2.5 In 2017 heeft de Bank een herberekening gemaakt voor de in 2016 in rekening gebrachte afkoopkosten, naar aanleiding van de publicatie van de Leidraad ‘Vergoeding voor vervroegde aflossing van de hypotheek’ van de Autoriteit Financiële Markten. Consumenten hebben een bedrag van € 786,87 terug ontvangen en een rentevergoeding van € 20,22 ontvangen.

3. Vordering, klacht en verweer

Vordering Consumenten
3.1 Consumenten vorderen een herberekening van de afkoopkosten naar aanleiding van de verschillende klachtonderdelen en een restitutie van het onverschuldigd betaalde bedrag met de wettelijke rente per juli 2016 of anders per 13 april 2017 (zie ingebrekestelling van
22 maart 2017).

Grondslagen en argumenten daarvoor
3.2 Deze vordering steunt, kort en zakelijk weergegeven, op de volgende grondslagen. Ten eerste hebben Consumenten ten onrechte geen gebruik kunnen maken van de personeels-korting van 30% op de voor de tussentijdse rente aanpassing betaalde afkoopkosten. Daarnaast overschrijden de afkoopkosten de zekere schade die de Bank als gevolg van de tussentijdse renteaanpassing lijdt en zal lijden. Consumenten voeren hiertoe de volgende argumenten aan.
· Pas in september 2016 kwamen Consumenten op de hoogte van de personeelsregeling op grond waarvan 30% van de afkoopkosten bij tussentijdse rente aanpassing vergoed wordt. Tot dat moment heeft Consument I de personeelsregeling niet gezien, noch is hij door de Bank gewezen op de personeelsregeling. Hiervoor was bijvoorbeeld gelegenheid tijdens de exitgesprekken met Consument en in de bijeenkomsten van de Bank voor oud-medewerkers op het vlak van financiële mogelijkheden.
· Op grond van artikel 6:237 sub i Burgerlijk Wetboek (BW) kan de Bank alleen aan-spraak maken op een redelijke vergoeding van het geleden verlies of van de gederfde winst. De Bank heeft echter geen inzage gegeven in het daadwerkelijk geleden nadeel en de berekening van de afkoopkosten ontbreekt in het dossier. Op grond van de Gedrags-code Hypothecaire Financieringen (GHF) wordt een redelijke vergoeding begrensd tot maximaal hetzij vier maanden rente over het vervroegd af te lossen bedrag, hetzij 3% van het vervroegd af te lossen bedrag. Hier heeft de Bank niet aan voldaan.
· Omdat Consument I per 1 mei 2016 uit dienst getreden is bij de Bank, was de verlaging van de hypotheekrente de enige manier om de maandlasten van Consumenten te verlagen, aangezien oversluiting naar een andere bank niet mogelijk was. Als geoordeeld wordt dat de GHF-normen niet van toepassing zijn, dient dit dan ook voor rekening van de Bank te komen.

## UITTREKSELS DATASET
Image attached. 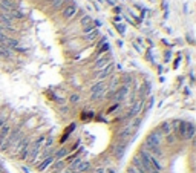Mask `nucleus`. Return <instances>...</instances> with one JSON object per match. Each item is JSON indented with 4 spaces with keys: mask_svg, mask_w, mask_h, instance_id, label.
<instances>
[{
    "mask_svg": "<svg viewBox=\"0 0 196 173\" xmlns=\"http://www.w3.org/2000/svg\"><path fill=\"white\" fill-rule=\"evenodd\" d=\"M98 34H100V31H98V29H95L94 32H90V34H88V35H86V40H88V41L95 40L97 37H98Z\"/></svg>",
    "mask_w": 196,
    "mask_h": 173,
    "instance_id": "6",
    "label": "nucleus"
},
{
    "mask_svg": "<svg viewBox=\"0 0 196 173\" xmlns=\"http://www.w3.org/2000/svg\"><path fill=\"white\" fill-rule=\"evenodd\" d=\"M0 8L3 9V12H11V11L17 9V5L12 0H0Z\"/></svg>",
    "mask_w": 196,
    "mask_h": 173,
    "instance_id": "2",
    "label": "nucleus"
},
{
    "mask_svg": "<svg viewBox=\"0 0 196 173\" xmlns=\"http://www.w3.org/2000/svg\"><path fill=\"white\" fill-rule=\"evenodd\" d=\"M63 2H64V0H52L51 3H52V6H54V8H60Z\"/></svg>",
    "mask_w": 196,
    "mask_h": 173,
    "instance_id": "7",
    "label": "nucleus"
},
{
    "mask_svg": "<svg viewBox=\"0 0 196 173\" xmlns=\"http://www.w3.org/2000/svg\"><path fill=\"white\" fill-rule=\"evenodd\" d=\"M117 29H118V32L124 34V31H126V26H124V25H117Z\"/></svg>",
    "mask_w": 196,
    "mask_h": 173,
    "instance_id": "8",
    "label": "nucleus"
},
{
    "mask_svg": "<svg viewBox=\"0 0 196 173\" xmlns=\"http://www.w3.org/2000/svg\"><path fill=\"white\" fill-rule=\"evenodd\" d=\"M100 21H92V25H89V26H86V28H83V32H84V35H88V34H90V32H94L95 31V28H100Z\"/></svg>",
    "mask_w": 196,
    "mask_h": 173,
    "instance_id": "4",
    "label": "nucleus"
},
{
    "mask_svg": "<svg viewBox=\"0 0 196 173\" xmlns=\"http://www.w3.org/2000/svg\"><path fill=\"white\" fill-rule=\"evenodd\" d=\"M195 124L186 120H166L147 133L124 173H193V164L176 172L175 161L193 144Z\"/></svg>",
    "mask_w": 196,
    "mask_h": 173,
    "instance_id": "1",
    "label": "nucleus"
},
{
    "mask_svg": "<svg viewBox=\"0 0 196 173\" xmlns=\"http://www.w3.org/2000/svg\"><path fill=\"white\" fill-rule=\"evenodd\" d=\"M77 11H78V8H77V5H69V6H66L63 9V17L64 19H72L75 14H77Z\"/></svg>",
    "mask_w": 196,
    "mask_h": 173,
    "instance_id": "3",
    "label": "nucleus"
},
{
    "mask_svg": "<svg viewBox=\"0 0 196 173\" xmlns=\"http://www.w3.org/2000/svg\"><path fill=\"white\" fill-rule=\"evenodd\" d=\"M46 2H52V0H46Z\"/></svg>",
    "mask_w": 196,
    "mask_h": 173,
    "instance_id": "10",
    "label": "nucleus"
},
{
    "mask_svg": "<svg viewBox=\"0 0 196 173\" xmlns=\"http://www.w3.org/2000/svg\"><path fill=\"white\" fill-rule=\"evenodd\" d=\"M0 173H6V170H5V167H3V163L0 161Z\"/></svg>",
    "mask_w": 196,
    "mask_h": 173,
    "instance_id": "9",
    "label": "nucleus"
},
{
    "mask_svg": "<svg viewBox=\"0 0 196 173\" xmlns=\"http://www.w3.org/2000/svg\"><path fill=\"white\" fill-rule=\"evenodd\" d=\"M89 25H92V17L90 15H84V17L81 19V26L86 28V26H89Z\"/></svg>",
    "mask_w": 196,
    "mask_h": 173,
    "instance_id": "5",
    "label": "nucleus"
}]
</instances>
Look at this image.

## OPDRACHT 1
Hoe hoog was de rentevergoeding die de consumenten volgens de tekst over de afkoopkosten van de hypotheek ontvingen?
## OPDRACHT 2
Pak de tekst over de afkoopkosten van de hypotheek op na de laatste zin en schrijf hem verder.

## ANTWOORD OPDRACHT 1
€ 20,22

## ANTWOORD OPDRACHT 2
· Consumenten zijn als gevolg van de volgende omstandigheden door gouden ketenen gebonden aan de hypothecaire geldlening bij de Bank. Ten eerste hebben Consumenten een Top(extra)hypotheek: er is een geldlening verstrekt waarvan de hoofdsom hoger is dan de waarde van de woning die als onderpand dient.

Daarnaast was de hypothecaire geldlening tijdens de dienstbetrekking van Consument I bij de Bank betaalbaar door het relatief hoge inkomen dat Consument I bij de Bank verdiende en door de personeelskorting op de rente. Beide voordelen zijn met de uitdiensttreding weggevallen.
· De Bank heeft bij de berekening van de afkoopkosten geen rekening gehouden met de overeengekomen jaarlijkse vergoedingsvrije aflossing van 20%. De vergoedingsvrije ruimte is eenmalig verrekend, maar dient jaarlijks gedurende de resterende looptijd verrekend te worden.

Verweer van de Bank
3.3 De Bank heeft, kort en zakelijk weergegeven, de volgende verweren gevoerd:
· Ten aanzien van de personeelsregeling heeft de Bank aanvankelijk aangevoerd dat deze regeling vanaf januari 2016 gold en dat het voor rekening van Consumenten komt dat zij niet op de hoogte waren van de regeling. Na de hoorzitting op 8 oktober 2018 heeft de Bank stukken aan het dossier toegevoegd, waaruit blijkt dat de personeelsregeling
eind juli 2016 gepubliceerd is en vanaf dat moment met terugwerkende kracht naar januari 2016 ingevoerd is.
· Artikel 6:237 sub i BW is niet van toepassing op tussentijdse renteaanpassingen.
· De bepaling van de GHF waar Consumenten zich op beroepen, is niet van toepassing op tussentijdse renteaanpassingen.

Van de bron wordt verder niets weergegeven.